Rumours of a possible sale had been circulating the 50-year-old firm for some time, but many commentators were surprised by Majestic’s swoop.
Incoming managing director and former Majestic commercial director Jeremy Palmer claimed, though, that the deal represented a ‘perfect fit’.
‘We’ve seen a good deal of growth in the higher end of Majestic’s sales, above £8. But with the exception of some of our high-end stores, we had nowhere else to go to supply those customers who wanted to buy such wines.
‘Many of our customers were also buying fine wine elsewhere. But it was difficult for us to move into this sector.’

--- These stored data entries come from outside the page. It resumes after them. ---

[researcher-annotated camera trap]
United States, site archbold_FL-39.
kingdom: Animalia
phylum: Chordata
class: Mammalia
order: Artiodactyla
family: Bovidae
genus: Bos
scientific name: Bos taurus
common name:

Although he hinted at some Majestic stores housing a certain proportion of L&W’s range in time, Palmer said the business would continue as a separate entity.
‘We have no intention of running Lay & Wheeler simply as a Majestic fine wine satellite,’ he said. He also ruled out the wholesale slimming of L&W ranges, saying that Majestic would nonetheless, ‘have to review things’ to insure against ‘doubling up’.
He was less committal when asked whether the L&W buying team would remain in place, declining to make any guarantees, but ruling out a ‘wholesale movement over of Majestic staff’.
Palmer also denied claims that Majestic had paid over the odds for the Colchester merchant. The £4.75m (plus £1m of debt), financed by Barclays Capital, is worth around 10 years’ worth of L&W profits.
‘Majestic has acquired Lay and Wheeler simply because we see a real opportunity to grow sales within both companies. Lay & Wheeler offers a full range of “fine wine services”, none of which Majestic does at present.’